There were people of all races, creeds, and backgrounds who attended the Route 91 Harvest Music Festival on October 1, 2017.  But one man experienced the night through at least three perspectives: Personal, professional, and strategic.

Former Clark County Sheriff Bill Young says he’s been amazed and inspired by how locals came together after the tragedy, along with how the community has responded to 1 October within the last year.

Young said in an interview with the I-Team that he was prepared to take desperate, drastic actions that terrible night he received a frantic call from his daughter.

“She’s screaming ‘daddy, daddy!’ ‘Come get us; somebody is shooting at us.’  “Just a panic beyond terrified voice she had,” Young said.

Former Sheriff Young had just pulled into his driveway on the night of October 1st when he received a panicked phone call from his daughter  Cara, who was at a music festival with a group of close friends.  He said it took him a minute to make sense of what she was trying to say.

“But then I could hear that pop, pop, pop, in the background and realized within seconds this was no joke,” he said. “The tone and pitch of her voice; this was an active shooter situation.”

Cara and her friends were hunkered down near the stage, surrounded by others who were already dead or wounded. Young told his daughter to grab the hands of her friends and run like hell.

“I screamed at her, ‘you gotta call me as soon as you get somewhere safe. Call my cell phone. I’m on my way,’ and I was,” Young said. “I ran in, grabbed a couple of guns, my old sheriff’s badge, jumped in my Shelby Mustang and went about 160 miles an hour, 140 on the freeway. I had the Highway patrol chasing me. I didn’t stop for them. They were real upset until they realized where I was going.”

As Young merged onto the I-15 northbound section of the highway, he says,  from every direction he saw the flashing red lights of first responders, all converging on Mandalay Bay.  During his high-speed drive, he had phoned his friend Sheriff Joe Lombardo. Young’s call was the first notification Lombardo received that something big was unfolding on the Strip. Young said he was terrified for his daughter but knew what he wanted to do.

“I was going to get there and kill the guy if I could find him,” he said.

However, an ocean of blocked traffic prevented Young for achieving his goal. 

After 20 excruciating minutes, his daughter called to say their group had made it out alive.  But like so many others, they saw things they will never forget. The emotional damage lingered.

“She was very withdrawn for months and months,” Young said. “She wouldn’t go outside, certainly not to any concerts.”
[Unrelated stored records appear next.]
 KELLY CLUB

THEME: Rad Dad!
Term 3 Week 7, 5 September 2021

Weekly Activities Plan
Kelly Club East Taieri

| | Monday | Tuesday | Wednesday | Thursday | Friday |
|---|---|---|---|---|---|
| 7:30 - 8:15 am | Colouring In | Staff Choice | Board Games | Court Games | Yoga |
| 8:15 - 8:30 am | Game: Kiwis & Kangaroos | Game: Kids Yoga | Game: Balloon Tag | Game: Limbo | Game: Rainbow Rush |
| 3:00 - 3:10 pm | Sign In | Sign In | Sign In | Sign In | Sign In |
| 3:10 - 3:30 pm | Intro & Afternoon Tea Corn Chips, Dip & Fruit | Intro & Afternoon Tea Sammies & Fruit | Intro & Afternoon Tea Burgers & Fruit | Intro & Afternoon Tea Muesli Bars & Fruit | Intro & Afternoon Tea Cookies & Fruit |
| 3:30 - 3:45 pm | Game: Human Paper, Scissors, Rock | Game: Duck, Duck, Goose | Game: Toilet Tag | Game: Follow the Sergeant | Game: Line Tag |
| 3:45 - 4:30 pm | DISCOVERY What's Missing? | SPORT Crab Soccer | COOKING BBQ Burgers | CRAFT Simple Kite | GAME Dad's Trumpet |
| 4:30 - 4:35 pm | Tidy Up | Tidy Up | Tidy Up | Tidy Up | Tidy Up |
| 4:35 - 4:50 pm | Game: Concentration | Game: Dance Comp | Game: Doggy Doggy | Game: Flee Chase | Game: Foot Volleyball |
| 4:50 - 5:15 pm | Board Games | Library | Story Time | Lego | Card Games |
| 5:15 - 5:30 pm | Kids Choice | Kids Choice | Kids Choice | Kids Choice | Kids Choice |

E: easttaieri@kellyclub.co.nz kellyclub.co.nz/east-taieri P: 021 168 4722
Young’s perspective on 1 October is multi-faceted because he is the parent of someone who was there, bu he’s also a security chief for a major resort company. Not to mention he served as Clark County Sheriff, and was elected one year after the Sept. 11th terror attacks. 

From the start, he used his position to warn that Las Vegas was a tempting target for terrorist violence, and like all sheriff’s since he fought for heightened security measures and federal funds so that Las Vegas could prepare for a day that many said was inevitable.

“I’ve been saying it since 9/11; 2002: It’s not the last time we’re going to be facing terrorists in this country. Las Vegas is a prime target. People got tired of listening to me when I was Clark County Sheriff. Unfortunately, I was correct.”

But the attack wasn’t by foreign terrorists as Young expected. Instead, it came from a homegrown lone wolf named Stephen Paddock.  On the morning after 1 October, Young and other casino security chiefs were called to a meeting with Sheriff Lombardo to start the process of implementing new security measures and long-term strategies. Las Vegas is a safer place than it was a year ago, but the reality is, there are no guarantees when it comes to heavily armed, unhinged lone wolves.

“It’s the worst mass shooting in the history of the United States,” Young said.  “This phenomenon of guns; this fetish of guns that some people have that have no business, in my view. It’s a controversial statement, I get it.  How many dozens have we had in this country and world of similar events where people get a firearm and for unknown reasons just decide to go in and start spraying bullets and kill as many people as they could?

Former sheriff Young is not anti-gun. He says he is a lifelong gun owner and hunter but thinks, at a minimum, there should be reasonable background checks before people can buy certain kinds of weapons.